Bist du dir da sicher? Loretta tat vor kurzem im Nachbarfaden Kund, dass er einen Austauschrahmen für sein Crux erhalten hätte, da dort wohl die Sitzstreben nicht parallel zueinander gestanden hätten? Ich erhielt hier beim Kauf meines Crux-Rahmens von mehreren Foristi den Hinweis, den werksseitig mitgelieferten Steuersatz nicht zu verbauen, da es dort immer Spiel gäbe.
Scheinbar eine Krux mit dem Crux.
Aber sonst gebe ich Highball schon recht. Hatte hier schon mehrere Tarmac (SL6, SL7 und SL8) sowie Aethos auf dem Montageständer und die sind bezüglich Verarbeitungsqualität schon dankbar.
 
Scheinbar eine Krux mit dem Crux.
Aber sonst gebe ich Highball schon recht. Hatte hier schon mehrere Tarmac (SL6, SL7 und SL8) sowie Aethos auf dem Montageständer und die sind bezüglich Verarbeitungsqualität schon dankbar.
Das glaube ich dir gern. Aber eine pauschale Aussage finde ich aus benannten Gründen dennoch schwierig. Ich denke, es gibt unzählige Marken, auf die man sich verlassen kann, aber es gibt eben auch Ausreißer und beim Crux finde ich das schon auffällig. Aber zurück zum Thema!
 
Bei meinem Cannondale war das auch so, 1 kleine Schraube hielt das Schaltauge, das sich immer im Ausfallende verschob.

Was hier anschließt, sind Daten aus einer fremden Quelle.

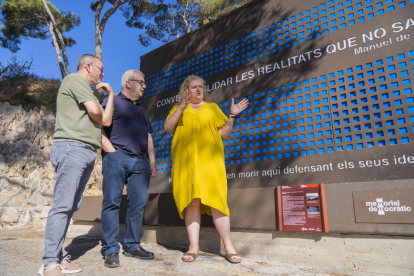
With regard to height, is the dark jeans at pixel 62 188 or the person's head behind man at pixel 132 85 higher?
the person's head behind man at pixel 132 85

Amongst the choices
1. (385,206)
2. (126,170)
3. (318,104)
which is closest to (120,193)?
(126,170)

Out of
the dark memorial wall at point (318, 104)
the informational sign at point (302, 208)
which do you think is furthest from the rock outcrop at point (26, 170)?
the informational sign at point (302, 208)

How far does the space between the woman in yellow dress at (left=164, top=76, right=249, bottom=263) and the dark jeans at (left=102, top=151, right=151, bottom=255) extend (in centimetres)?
31

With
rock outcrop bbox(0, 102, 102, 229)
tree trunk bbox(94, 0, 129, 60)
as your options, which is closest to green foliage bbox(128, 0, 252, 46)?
tree trunk bbox(94, 0, 129, 60)

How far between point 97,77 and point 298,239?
219cm

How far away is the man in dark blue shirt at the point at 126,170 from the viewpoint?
2166 millimetres

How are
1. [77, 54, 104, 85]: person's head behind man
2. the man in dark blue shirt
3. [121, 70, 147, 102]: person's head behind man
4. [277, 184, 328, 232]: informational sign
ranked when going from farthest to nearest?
[121, 70, 147, 102]: person's head behind man
[277, 184, 328, 232]: informational sign
the man in dark blue shirt
[77, 54, 104, 85]: person's head behind man

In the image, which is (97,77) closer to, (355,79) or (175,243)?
(175,243)

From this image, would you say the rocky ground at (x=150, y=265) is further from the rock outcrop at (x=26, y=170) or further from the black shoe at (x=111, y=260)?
the rock outcrop at (x=26, y=170)

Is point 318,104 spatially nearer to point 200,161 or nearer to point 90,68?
point 200,161

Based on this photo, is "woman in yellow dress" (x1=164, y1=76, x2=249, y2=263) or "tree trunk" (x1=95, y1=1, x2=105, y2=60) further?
"tree trunk" (x1=95, y1=1, x2=105, y2=60)

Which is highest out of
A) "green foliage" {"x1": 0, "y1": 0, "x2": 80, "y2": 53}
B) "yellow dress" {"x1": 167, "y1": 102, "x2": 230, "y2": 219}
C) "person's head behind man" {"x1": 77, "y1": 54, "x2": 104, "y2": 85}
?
"green foliage" {"x1": 0, "y1": 0, "x2": 80, "y2": 53}

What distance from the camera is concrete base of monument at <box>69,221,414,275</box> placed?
198 centimetres

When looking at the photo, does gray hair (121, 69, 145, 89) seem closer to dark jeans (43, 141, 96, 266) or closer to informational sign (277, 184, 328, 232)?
dark jeans (43, 141, 96, 266)
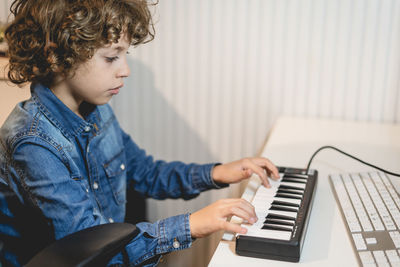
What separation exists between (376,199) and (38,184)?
64cm

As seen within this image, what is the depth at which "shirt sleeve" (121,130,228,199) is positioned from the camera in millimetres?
1179

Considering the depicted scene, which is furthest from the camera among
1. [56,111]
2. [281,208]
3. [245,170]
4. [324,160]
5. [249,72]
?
[249,72]

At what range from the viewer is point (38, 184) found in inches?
32.9

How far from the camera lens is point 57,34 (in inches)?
37.4

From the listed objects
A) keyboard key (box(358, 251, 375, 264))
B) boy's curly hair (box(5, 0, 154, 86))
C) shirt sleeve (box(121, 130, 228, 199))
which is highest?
boy's curly hair (box(5, 0, 154, 86))

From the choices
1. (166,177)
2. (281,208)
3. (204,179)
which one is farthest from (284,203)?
(166,177)

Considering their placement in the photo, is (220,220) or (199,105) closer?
(220,220)

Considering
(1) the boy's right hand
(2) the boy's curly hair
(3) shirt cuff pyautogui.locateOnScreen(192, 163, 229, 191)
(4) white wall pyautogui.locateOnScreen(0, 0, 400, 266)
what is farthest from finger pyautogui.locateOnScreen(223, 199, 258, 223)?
(4) white wall pyautogui.locateOnScreen(0, 0, 400, 266)

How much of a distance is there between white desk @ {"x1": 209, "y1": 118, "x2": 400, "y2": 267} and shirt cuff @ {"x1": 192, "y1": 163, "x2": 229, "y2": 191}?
0.13 meters

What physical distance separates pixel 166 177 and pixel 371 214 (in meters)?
0.55

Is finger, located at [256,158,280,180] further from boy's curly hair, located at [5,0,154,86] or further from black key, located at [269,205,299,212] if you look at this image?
boy's curly hair, located at [5,0,154,86]

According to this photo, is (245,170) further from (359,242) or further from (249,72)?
(249,72)

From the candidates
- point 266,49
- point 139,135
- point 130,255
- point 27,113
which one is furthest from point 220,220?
point 139,135

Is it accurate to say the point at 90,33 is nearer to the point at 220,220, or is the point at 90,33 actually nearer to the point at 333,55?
the point at 220,220
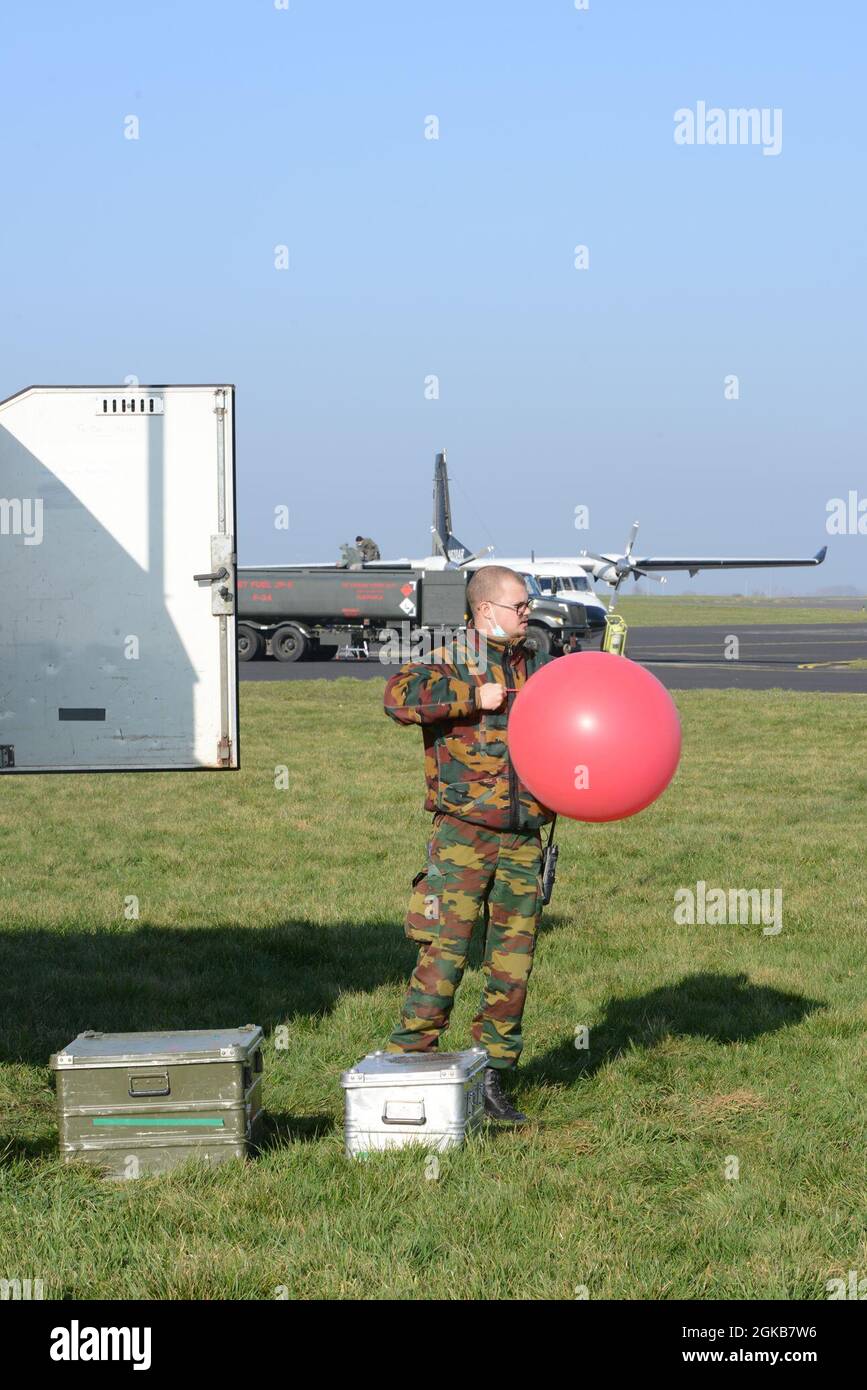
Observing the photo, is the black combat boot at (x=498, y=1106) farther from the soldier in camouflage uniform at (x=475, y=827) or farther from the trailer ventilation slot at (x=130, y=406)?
the trailer ventilation slot at (x=130, y=406)

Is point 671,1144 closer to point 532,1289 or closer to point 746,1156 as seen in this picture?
point 746,1156

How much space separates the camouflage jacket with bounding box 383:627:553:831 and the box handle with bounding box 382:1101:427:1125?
3.63 ft

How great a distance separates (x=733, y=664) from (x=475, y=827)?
3447 centimetres

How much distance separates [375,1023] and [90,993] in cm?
162

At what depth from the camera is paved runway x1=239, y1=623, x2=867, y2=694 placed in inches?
1252

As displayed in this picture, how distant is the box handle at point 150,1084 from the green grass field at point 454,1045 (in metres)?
0.31

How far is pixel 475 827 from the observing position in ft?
19.4

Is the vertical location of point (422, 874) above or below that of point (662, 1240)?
above

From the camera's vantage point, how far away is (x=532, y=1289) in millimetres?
4355

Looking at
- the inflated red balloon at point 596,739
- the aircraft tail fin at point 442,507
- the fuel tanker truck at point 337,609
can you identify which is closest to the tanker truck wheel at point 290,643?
the fuel tanker truck at point 337,609

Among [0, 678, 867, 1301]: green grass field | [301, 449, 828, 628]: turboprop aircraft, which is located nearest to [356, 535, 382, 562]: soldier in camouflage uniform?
[301, 449, 828, 628]: turboprop aircraft

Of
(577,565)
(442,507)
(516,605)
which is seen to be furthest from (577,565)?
(516,605)

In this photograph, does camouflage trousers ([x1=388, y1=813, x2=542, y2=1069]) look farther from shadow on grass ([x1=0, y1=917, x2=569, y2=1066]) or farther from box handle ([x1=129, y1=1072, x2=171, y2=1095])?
shadow on grass ([x1=0, y1=917, x2=569, y2=1066])

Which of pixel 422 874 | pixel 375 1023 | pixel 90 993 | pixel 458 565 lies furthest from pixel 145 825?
pixel 458 565
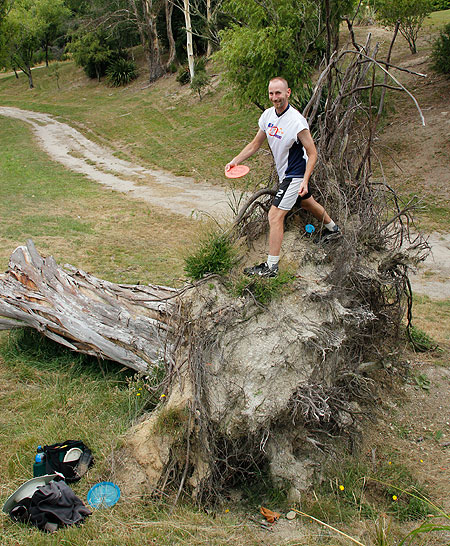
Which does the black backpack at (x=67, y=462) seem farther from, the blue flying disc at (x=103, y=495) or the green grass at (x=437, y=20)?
the green grass at (x=437, y=20)

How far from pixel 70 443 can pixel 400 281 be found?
3.76m

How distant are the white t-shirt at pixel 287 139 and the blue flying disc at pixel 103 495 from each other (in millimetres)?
2900

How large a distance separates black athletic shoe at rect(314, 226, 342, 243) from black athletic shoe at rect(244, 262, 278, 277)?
2.18ft

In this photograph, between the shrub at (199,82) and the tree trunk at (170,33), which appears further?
the tree trunk at (170,33)

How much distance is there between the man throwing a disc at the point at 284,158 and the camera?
4.27 meters

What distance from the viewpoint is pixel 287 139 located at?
4332 mm

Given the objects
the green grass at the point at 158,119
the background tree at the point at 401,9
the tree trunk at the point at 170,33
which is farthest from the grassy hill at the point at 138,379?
the tree trunk at the point at 170,33

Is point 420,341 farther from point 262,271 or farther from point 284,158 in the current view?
point 284,158

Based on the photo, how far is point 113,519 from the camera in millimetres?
3469

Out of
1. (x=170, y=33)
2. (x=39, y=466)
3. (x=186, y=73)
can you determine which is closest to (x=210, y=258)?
(x=39, y=466)

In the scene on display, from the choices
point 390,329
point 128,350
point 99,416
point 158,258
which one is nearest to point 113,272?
point 158,258

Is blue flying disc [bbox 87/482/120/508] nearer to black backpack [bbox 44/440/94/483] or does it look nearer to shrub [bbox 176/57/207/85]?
black backpack [bbox 44/440/94/483]

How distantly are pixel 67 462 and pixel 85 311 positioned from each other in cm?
194

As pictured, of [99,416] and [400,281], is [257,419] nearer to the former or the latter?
[99,416]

Beim Hinterrad einbauen musste man Schaltauge in Position halten und gleichzeitig das Ausfallende an die Nabe drücken und mit der anderen Hand die Steckachse reindrehen. Und das HR hab ich irgendwie mit dem Knie gehalten.
Jetzt weiß ich auch wieder warum ich Specialized fahre, da gibts so einen Murks nicht. Kein stundenlanges Gefluche im Keller und ständig noch irgendein Werkzeug dazu kaufen.
da habe ich in der Familie ganz andere Erfahrungen. Beim Aethos meiner Frau verfärbte sich das Oberrohr bis zu Lackabplatzern (sturzfrei), wurde auf Garantie erneuert. Bei ihrem Epic wurde der brain Dämpfer im ersten Jahr 5 mal erneuert und hat trotzdem nie funktioniert. Über Murks bei Speci könnte ich ein paar Seiten schreiben.
Jetzt zum Problem der Steckachse: ich zieh die Achsen auch immer ohne Drehmo fest, aber gerade mal so handfest, dass ich sie im Pannenfall in der Pampa mit dem Multitool aufschrauben kann. Gelöst hat sich noch keine Achse im Betrieb. Ich halte es auch für unwahrscheinlich, dass der 6er Innensechskannt 60 Nm beim Versuch zu öffnen überleben würde. Die Achse wäre dann ausgenudelt. Aber ich war ja nicht dabei...
@AndyGee : hat die Achse auf der rechten Seite auch eine Werkzeugaufnahme? dann steck mal auf beiden Seiten einen Schlüssel rein und dreh mit beiden gleichzeitig (rechte Seite musst du dann wie ein Linksgewinde betrachten). Da brauchst du eine zweite Person als Helfer. Vielleicht löst sich dann was. Wenn das ganze endlich auseinander ist machst du gute! Fotoe der Teile.
 
... eine vielleicht etwas absurde Idee, aber vielleicht hilft es? 🤷‍♂️ ... In ein passendes Gefäß WD 40 (o. ä.) rein geben. Den Bereich mit der Achse reinstellen (muss man das Bike sicher entsprechend fixieren, sollte aber bei dieser Stelle gut möglich sein und dann 24 h drin stehen lassen). Sollte natürlich nix sein, was den Lack angreift, aber wenn man es nicht probiert (?)